■ **What you are asked to do**
Every entry below should come back unchanged, except that the pictures are dropped.

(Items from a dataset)
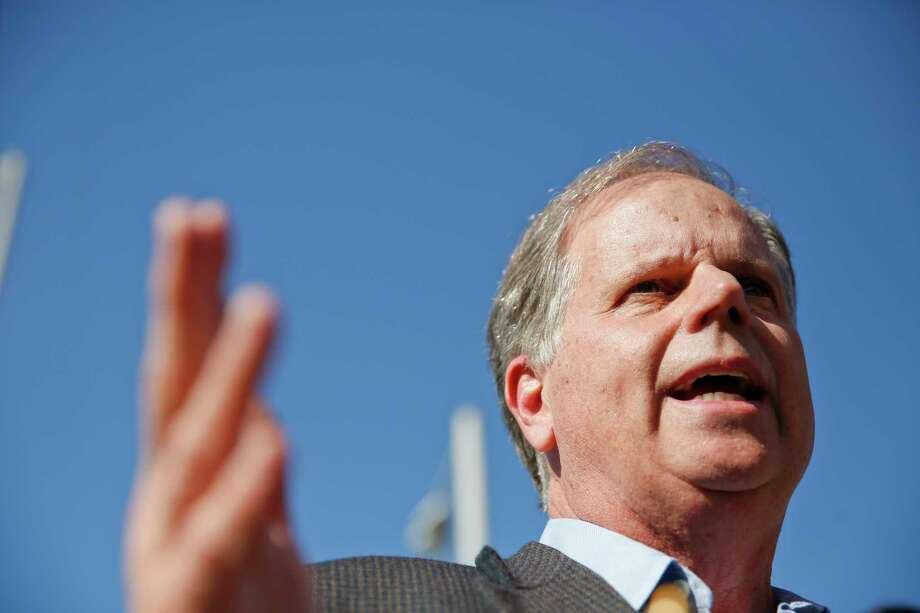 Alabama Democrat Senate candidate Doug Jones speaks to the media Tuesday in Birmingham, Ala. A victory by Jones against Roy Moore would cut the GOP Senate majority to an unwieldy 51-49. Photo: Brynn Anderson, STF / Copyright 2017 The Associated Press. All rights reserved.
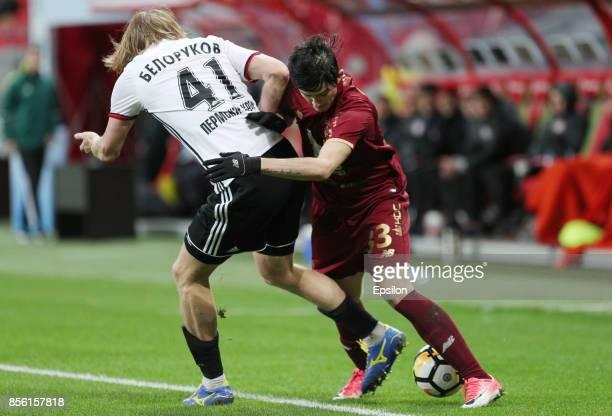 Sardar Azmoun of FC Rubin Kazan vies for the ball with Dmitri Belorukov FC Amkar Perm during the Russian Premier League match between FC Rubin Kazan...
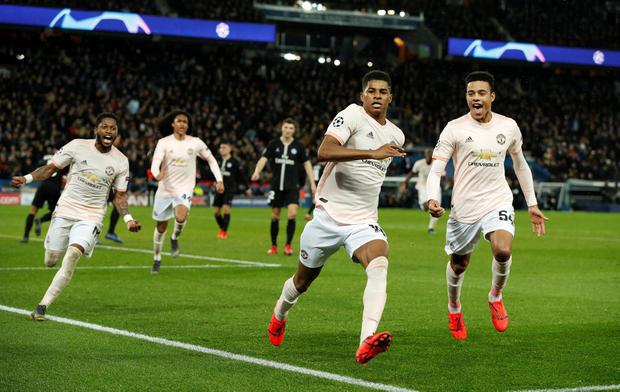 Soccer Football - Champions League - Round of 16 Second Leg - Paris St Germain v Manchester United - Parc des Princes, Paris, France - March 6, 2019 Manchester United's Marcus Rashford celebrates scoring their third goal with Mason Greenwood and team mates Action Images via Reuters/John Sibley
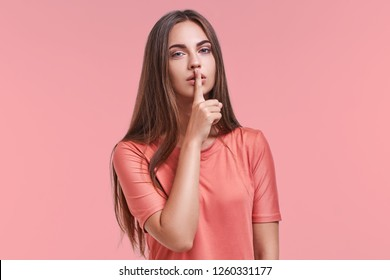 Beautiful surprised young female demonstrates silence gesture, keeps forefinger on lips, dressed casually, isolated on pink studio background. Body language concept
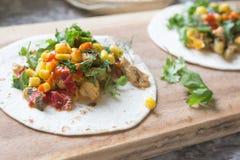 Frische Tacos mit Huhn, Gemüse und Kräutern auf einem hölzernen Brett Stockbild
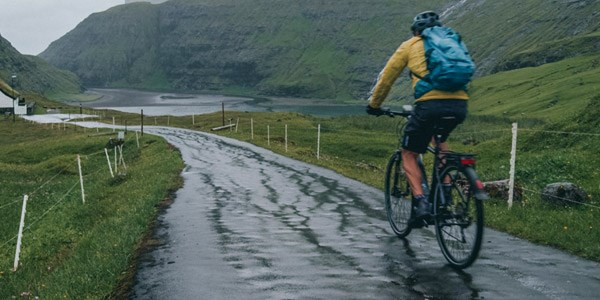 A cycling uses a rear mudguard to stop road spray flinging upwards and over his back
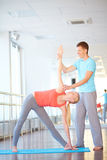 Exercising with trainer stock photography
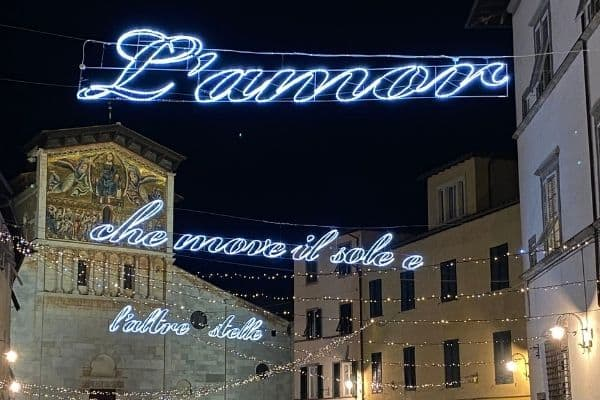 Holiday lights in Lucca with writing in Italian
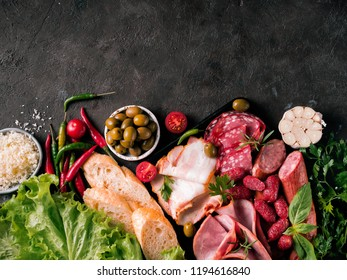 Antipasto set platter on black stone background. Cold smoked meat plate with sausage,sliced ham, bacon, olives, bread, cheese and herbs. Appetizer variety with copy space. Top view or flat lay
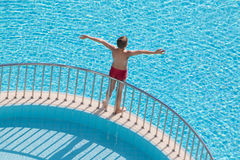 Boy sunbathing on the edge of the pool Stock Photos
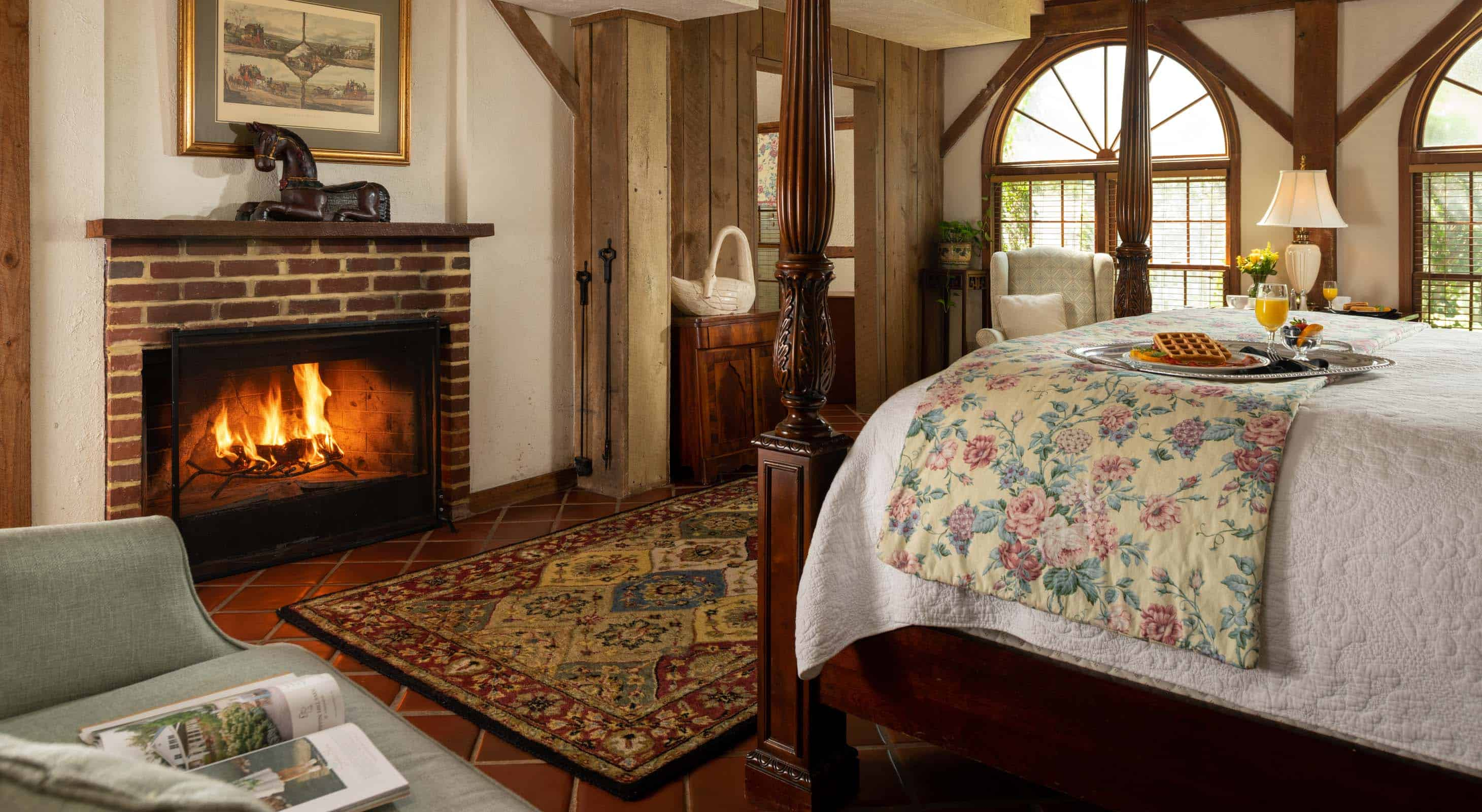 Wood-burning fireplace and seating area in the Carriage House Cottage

■ **Solution for this task**
 Alabama Democrat Senate candidate Doug Jones speaks to the media Tuesday in Birmingham, Ala. A victory by Jones against Roy Moore would cut the GOP Senate majority to an unwieldy 51-49. Photo: Brynn Anderson, STF / Copyright 2017 The Associated Press. All rights reserved.
 Sardar Azmoun of FC Rubin Kazan vies for the ball with Dmitri Belorukov FC Amkar Perm during the Russian Premier League match between FC Rubin Kazan...
 Soccer Football - Champions League - Round of 16 Second Leg - Paris St Germain v Manchester United - Parc des Princes, Paris, France - March 6, 2019 Manchester United's Marcus Rashford celebrates scoring their third goal with Mason Greenwood and team mates Action Images via Reuters/John Sibley
 Beautiful surprised young female demonstrates silence gesture, keeps forefinger on lips, dressed casually, isolated on pink studio background. Body language concept
 Frische Tacos mit Huhn, Gemüse und Kräutern auf einem hölzernen Brett Stockbild
 A cycling uses a rear mudguard to stop road spray flinging upwards and over his back
 Exercising with trainer stock photography
 Holiday lights in Lucca with writing in Italian
 Antipasto set platter on black stone background. Cold smoked meat plate with sausage,sliced ham, bacon, olives, bread, cheese and herbs. Appetizer variety with copy space. Top view or flat lay
 Boy sunbathing on the edge of the pool Stock Photos
 Wood-burning fireplace and seating area in the Carriage House Cottage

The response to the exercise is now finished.